### VOTRE CONSIGNE
Rédigez la suite de l'article sur la proposition de la Mutualité française visant les médecins en exercice isolé, à partir de l'endroit où il s'arrête.

=== TEXTE À LIRE ===

Baisser la rémunération des médecins isolés : la proposition choc de la Mutualité française
Une chose est sûre, c’est que cette proposition risque de faire monter les soignants au créneau. Dénonçant le “morcellement” de l’offre de soins de premier recours sur notre territoire, la Mutualité française estime qu’il est temps d’engager une “mutation profonde” de l’offre en abandonnant l’exercice isolé. L’objectif affiché : faciliter l’organisation des parcours et l’orientation des patients mais aussi éviter que l’hôpital demeure leur réflexe. Ainsi, la Mutualité française souhaite y mettre fin et faire de l’exercice regroupé la norme d’ici cinq ans. Pour cela, elle évoque plusieurs leviers notamment la baisse de la rémunération des professionnels du premier recours intervenant en dehors d’un espace de santé pluriprofessionnel (ESP) et la rémunération au forfait des soins faisant intervenir plusieurs professionnels.
En septembre 2018, lors de la présentation du plan “Ma Santé 2022”, Emmanuel Macron avait lui aussi exposé ses intentions de mettre fin à l’exercice isolé : “D'ici à 2022, l'exercice isolé sera marginal, il sera l'aberration", avait-il alors déclaré. Mais pour le président de la Mutualité, Thierry Beaudet, cela n’a eu que peu d’effets : “Il y a eu des incitations qui n’ont pas eu les effets escomptés.” Depuis, le coronavirus est passé par là et "on a fait face à la pandémie avec la moitié de nos ressources", car "la balkanisation des professionnels de ville fait qu'on n'a pas su les mobiliser", a-t-il ajouté. Si l’objectif 2022 est en effet loin d’être réalisé...

=== DONNÉES FOURNIES ===

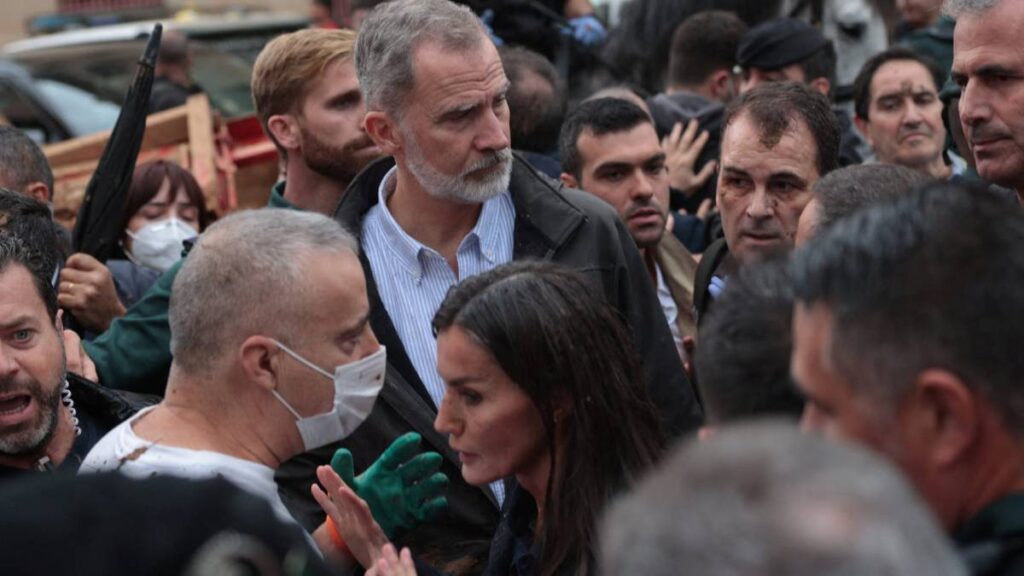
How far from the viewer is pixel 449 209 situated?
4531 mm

===
=== DONNÉES FOURNIES ===

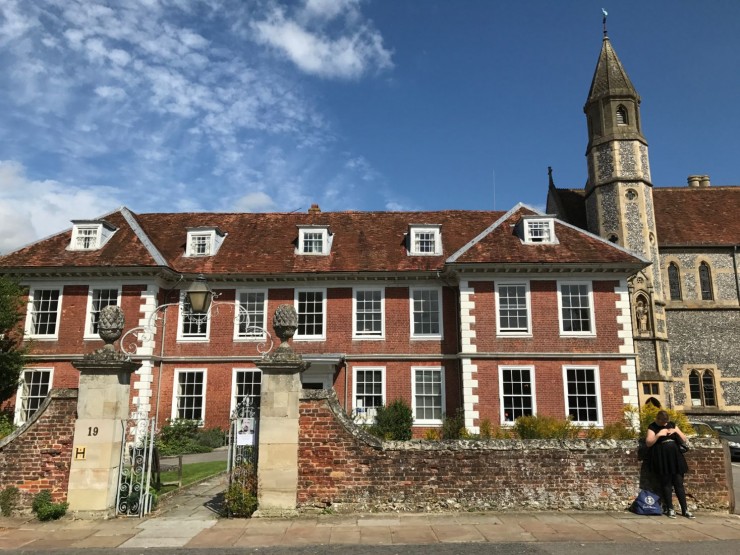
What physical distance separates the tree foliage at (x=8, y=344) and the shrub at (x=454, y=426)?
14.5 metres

===
=== DONNÉES FOURNIES ===

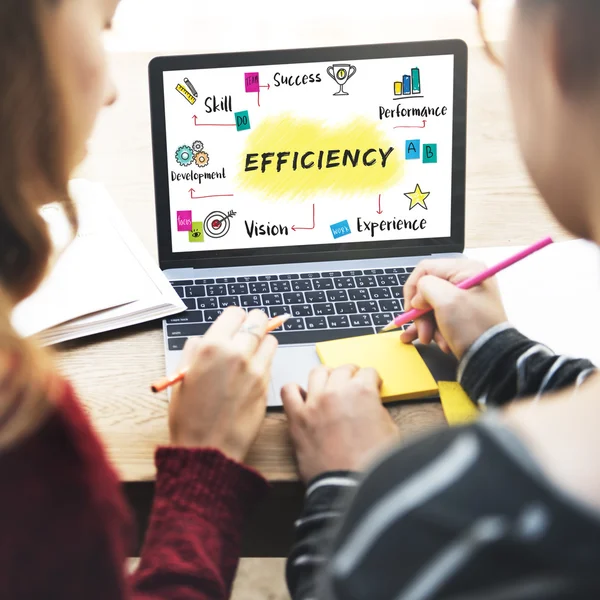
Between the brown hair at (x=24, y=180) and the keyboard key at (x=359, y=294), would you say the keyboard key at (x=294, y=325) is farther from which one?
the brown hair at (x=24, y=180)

===

### RÉPONSE ATTENDUE
une enquête de la commission jeunes du Conseil national de l’Ordre des médecins, réalisée en 2019, révélait toutefois les volontés de regroupement des jeunes médecins. Seuls 3% des internes envisageaient un exercice libéral isolé, quand 72% plébiscitaient une activité mixte, libérale en groupe ou en MSP. Modifier les compétences des ARS Parmi les autres propositions phares de la Mutualité française figure celle de transférer aux régions la compétence de la prévention avec les moyens actuellement alloués au Fonds d’intervention régional (3,5 milliards d'euros en 2020) et aux ARS. La Mutualité entend ainsi mettre en place “une culture de la santé publique” et “des réflexes de prévention au sein des institutions et chez les citoyens”. Les régions pourront de fait décliner des stratégies de prévention avec les différentes acteurs sur leur territoire.
Pointant les limites des ARS, mises en lumière lors de la crise sanitaire, la Mutualité soumet l’idée de consolider la “démocratie sanitaire” en recentrant les ARS autour de deux missions régaliennes : la sécurité sanitaire et la régulation de l’offre, tout en garantissant la “neutralité” et la “complémentarité” des différents acteurs, publics comme privés. Médicaliser les Ehpad Enfin, la Mutualité engage une réflexion sur les Ehpad, particulièrement touchés par l’épidémie de coronavirus puisque près de la moitié des décès aujourd’hui ont eu lieu dans ces structures. Selon elle, “la crise sanitaire a mis en exergue les carences du modèle de l’Ehpad, faiblement médicalisé et structurellement en marge des préoccupations des autorités sanitaires”.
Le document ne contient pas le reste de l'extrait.